Like all children, I have a father. We shall meet him in just a little while. An odd character, my father. Sometimes, it seems, I am the one who is the adult and my father is the child. But then that’s the way Papa is. I cannot do much about it, Ma told me about Papa, “I love him but I am no longer sure how much”.
If you ask me, I would tell you that I think Ma deserves someone better. I know that’s a hurtful thing to say but I will say this behind Papa’s back, he won’t know because there’s no way he’s ever going to read any of this. That, I am absolutely sure of.
As was her routine Monday to Friday and one working Sunday a month—which was that day—Ma should have been home latest by 4 p.m. from the newspaper where she worked on the copy desk, most of the time on the morning shift. It began at 8 a.m. and ended at 3 p.m., during which she edited stories and made pages. She had to send out at least two or three inside pages to bed, to the press, ready for plating and printing before the night shift came in and began working on the front page and the national pages.
If I sound as if I know quite a bit about Ma’s work, it’s because Ma often talked to me about it, once she took me to the office when there was no one there. She showed me how she made a page on QuarkExpress, how she drew text boxes into which she flowed the text, picture boxes into which she placed the pictures.
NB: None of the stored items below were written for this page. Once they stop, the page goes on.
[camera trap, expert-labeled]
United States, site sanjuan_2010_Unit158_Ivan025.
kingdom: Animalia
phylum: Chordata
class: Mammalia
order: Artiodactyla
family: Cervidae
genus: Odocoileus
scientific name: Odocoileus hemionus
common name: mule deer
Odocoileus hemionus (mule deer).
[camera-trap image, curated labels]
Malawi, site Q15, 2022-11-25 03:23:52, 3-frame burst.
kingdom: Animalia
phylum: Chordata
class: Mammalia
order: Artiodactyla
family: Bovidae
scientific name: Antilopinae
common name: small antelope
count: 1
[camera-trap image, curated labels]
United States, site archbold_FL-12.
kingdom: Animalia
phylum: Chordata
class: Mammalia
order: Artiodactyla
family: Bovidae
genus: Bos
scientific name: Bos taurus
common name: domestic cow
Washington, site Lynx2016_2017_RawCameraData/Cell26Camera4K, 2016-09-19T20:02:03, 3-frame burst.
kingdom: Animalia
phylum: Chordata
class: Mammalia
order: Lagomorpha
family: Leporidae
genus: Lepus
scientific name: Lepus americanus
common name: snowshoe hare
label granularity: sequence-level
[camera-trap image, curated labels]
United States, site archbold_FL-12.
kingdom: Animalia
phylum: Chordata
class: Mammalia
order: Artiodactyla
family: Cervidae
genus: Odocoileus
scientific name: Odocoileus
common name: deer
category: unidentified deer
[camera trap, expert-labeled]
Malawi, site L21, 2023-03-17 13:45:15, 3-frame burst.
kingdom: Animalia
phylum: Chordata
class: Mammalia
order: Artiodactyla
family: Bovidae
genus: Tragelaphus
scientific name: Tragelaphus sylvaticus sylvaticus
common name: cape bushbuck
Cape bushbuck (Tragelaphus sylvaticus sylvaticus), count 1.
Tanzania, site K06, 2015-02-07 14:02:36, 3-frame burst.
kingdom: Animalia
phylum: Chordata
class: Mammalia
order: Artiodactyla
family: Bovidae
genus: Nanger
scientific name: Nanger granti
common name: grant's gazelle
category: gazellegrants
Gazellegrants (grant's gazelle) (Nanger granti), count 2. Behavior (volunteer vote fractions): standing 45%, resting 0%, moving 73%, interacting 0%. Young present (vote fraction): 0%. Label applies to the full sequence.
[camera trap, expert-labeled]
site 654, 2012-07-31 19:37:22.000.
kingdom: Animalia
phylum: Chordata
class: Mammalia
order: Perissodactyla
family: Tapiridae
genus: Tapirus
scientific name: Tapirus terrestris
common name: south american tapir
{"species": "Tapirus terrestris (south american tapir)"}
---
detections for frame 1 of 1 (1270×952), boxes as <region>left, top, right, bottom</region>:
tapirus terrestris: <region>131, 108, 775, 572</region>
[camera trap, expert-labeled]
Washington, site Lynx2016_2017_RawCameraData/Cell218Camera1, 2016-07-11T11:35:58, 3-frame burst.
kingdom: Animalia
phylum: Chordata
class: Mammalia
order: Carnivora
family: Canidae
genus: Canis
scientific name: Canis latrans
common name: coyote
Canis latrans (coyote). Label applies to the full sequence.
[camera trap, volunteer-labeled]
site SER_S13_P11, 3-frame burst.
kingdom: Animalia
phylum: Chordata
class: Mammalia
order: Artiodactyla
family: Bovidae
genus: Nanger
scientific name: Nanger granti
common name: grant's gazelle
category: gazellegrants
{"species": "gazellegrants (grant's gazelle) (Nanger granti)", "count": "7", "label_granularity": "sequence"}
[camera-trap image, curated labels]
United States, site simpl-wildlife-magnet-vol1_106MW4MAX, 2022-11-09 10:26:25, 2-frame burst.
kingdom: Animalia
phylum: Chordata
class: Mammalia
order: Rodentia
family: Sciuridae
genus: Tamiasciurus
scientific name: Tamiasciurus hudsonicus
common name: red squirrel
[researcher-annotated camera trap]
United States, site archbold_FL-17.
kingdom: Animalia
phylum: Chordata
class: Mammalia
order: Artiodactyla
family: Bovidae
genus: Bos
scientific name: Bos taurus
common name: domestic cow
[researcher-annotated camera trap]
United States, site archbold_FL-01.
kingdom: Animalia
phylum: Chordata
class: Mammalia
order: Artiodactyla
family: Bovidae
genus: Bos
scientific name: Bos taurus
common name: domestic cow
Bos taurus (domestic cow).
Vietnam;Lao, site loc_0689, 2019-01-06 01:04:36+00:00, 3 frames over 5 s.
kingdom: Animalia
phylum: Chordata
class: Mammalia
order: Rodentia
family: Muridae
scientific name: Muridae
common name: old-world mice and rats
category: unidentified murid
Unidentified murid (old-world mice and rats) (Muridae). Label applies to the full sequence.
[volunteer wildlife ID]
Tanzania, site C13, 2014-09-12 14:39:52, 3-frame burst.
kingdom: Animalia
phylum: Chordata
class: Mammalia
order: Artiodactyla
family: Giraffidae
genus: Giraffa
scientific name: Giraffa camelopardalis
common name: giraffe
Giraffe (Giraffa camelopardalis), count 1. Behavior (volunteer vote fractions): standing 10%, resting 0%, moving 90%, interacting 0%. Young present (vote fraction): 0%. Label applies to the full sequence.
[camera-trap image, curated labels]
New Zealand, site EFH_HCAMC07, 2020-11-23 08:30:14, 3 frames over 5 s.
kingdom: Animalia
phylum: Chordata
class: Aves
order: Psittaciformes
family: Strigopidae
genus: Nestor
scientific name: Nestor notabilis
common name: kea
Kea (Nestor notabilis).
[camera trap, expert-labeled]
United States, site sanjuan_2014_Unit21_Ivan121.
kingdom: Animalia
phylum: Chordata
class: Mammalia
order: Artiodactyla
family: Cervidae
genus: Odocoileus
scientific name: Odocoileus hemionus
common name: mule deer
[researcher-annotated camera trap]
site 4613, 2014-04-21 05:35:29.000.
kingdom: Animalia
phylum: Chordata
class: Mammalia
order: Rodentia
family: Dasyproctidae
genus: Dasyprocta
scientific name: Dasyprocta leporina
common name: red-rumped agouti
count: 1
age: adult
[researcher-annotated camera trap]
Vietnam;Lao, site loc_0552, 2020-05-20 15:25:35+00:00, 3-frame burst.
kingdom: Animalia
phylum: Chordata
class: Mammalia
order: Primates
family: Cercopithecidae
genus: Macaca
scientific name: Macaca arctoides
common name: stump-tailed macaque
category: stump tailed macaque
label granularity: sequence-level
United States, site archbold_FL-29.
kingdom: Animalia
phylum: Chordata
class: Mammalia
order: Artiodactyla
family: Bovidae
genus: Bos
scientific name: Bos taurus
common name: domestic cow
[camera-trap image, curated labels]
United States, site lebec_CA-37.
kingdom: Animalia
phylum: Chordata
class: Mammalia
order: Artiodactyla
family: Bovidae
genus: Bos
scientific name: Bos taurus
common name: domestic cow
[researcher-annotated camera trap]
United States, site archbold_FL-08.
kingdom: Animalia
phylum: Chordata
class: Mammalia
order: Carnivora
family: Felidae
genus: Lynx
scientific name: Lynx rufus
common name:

She showed me how she typed in the headline, chose its size and font from the style sheet that popped up on the right-hand side when you hit F9 on the keyboard.
“Many of these stories and pictures that I edit are from The Sea“, she said, “about people who live there, things that happen to them. “If we don’t put these stories out, no one will get to know what’s happening in the Sea“.
“Why is it that important”, I asked, “why do we need to know about the sea?”
“What kind of a question is that”, Ma said, “if you want to live in this city, you can never run away from the sea, so why not get to know what’s happening there? That way, you will always be prepared”.
“Prepared for what?” I asked.
“When someone from the sea comes visiting”, she said.
I didn’t understand what she meant, it was 3 p.m., her shift was over, it was time to go home.
That evening, however, 4 p.m. became 5 p.m. became 6 p.m. and it was shortly before 7 p.m., more than three hours after I had returned from school, had lunch, washed, even changed into my night clothes, when Papa walked up to me and said—he was speaking to me for the first time that day—
“your mother still hasn’t come home, did Ma tell you anything this morning about coming home late?”
“No“, I said, “she didn’t tell me anything like that“.
You aren’t going to hear much about Papa, I will tell you that up front, because he is here then he is not here; he comes and he goes. He is at home most of the time when Ma is at work and I am at school. Or, he wanders around the city all by himself because he lost his job a year ago. When we are home, all three of us, most of the time Papa rarely gets in our way, he lives and moves in spaces in our house constantly draped in shadow.
“Maybe a bit of the Sea has slipped into your Papa, mixed with a little of his blood and that’s what has made him seem lost all the time, as if he’s missing a vital piece”, Ma whispered to me once, and I think she felt sorry for saying this because she tried to be nice to him the rest of the day even though he remained, as ever, cold and distant.
One night, when they thought I was asleep, Papa and Ma were in my room talking and Ma told him to keep meeting people, keep going for job interviews but he said-
“there was no point as no one wanted him, they would like to get the same work done for half his salary”.
To which Ma said, “forget the salary, take anything they give you, you need to be out of this house working, you need to be with other people, forget about us, you need to feel safe and secure, I can’t be the only one dreaming around here”. “I would love to take a vacation with all of us, I would love to walk on a beach, I would love to go abroad, to watch the snow fall, how is all this going to happen, how is any of this going to happen?”,
The way she said all of this, angry and defiant, set Papa off.
He shouted back at her, “don’t tell me about your dreams“, he struck his palm hard on the dresser table, making things fly away, “do you think I should work as a security guard? As Santa Claus? I should beg at the streetlight, scrub the toilet floor at the mall? That, too, is a job, isn’t it“, he said, and he walked out of the room, slamming the door behind him.
Ma followed him a few minutes later. She was crying. I heard all this, I saw all this with my eyes open just a chink.
I am very good at watching with my eyes closed, at making people believe I am sleeping, that I am not listening when I am, actually, wide awake, fully alert.